*JOB*
Locate each line in the items below that contains the string "between" and copy those lines. Case must match.

(Items from a data source)
>> BEGIN

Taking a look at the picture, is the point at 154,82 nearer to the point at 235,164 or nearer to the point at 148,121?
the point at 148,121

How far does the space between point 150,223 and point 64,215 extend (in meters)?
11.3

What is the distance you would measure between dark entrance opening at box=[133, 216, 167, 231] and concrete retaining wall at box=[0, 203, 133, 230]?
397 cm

>> END
>> BEGIN

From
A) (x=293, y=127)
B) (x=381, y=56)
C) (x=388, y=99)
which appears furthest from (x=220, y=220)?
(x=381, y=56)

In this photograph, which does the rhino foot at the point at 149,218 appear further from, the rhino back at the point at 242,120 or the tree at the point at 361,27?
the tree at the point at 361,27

>> END

*ANSWER TO THE TASK*
How far does the space between point 150,223 and point 64,215 extend (in meters)?
What is the distance you would measure between dark entrance opening at box=[133, 216, 167, 231] and concrete retaining wall at box=[0, 203, 133, 230]?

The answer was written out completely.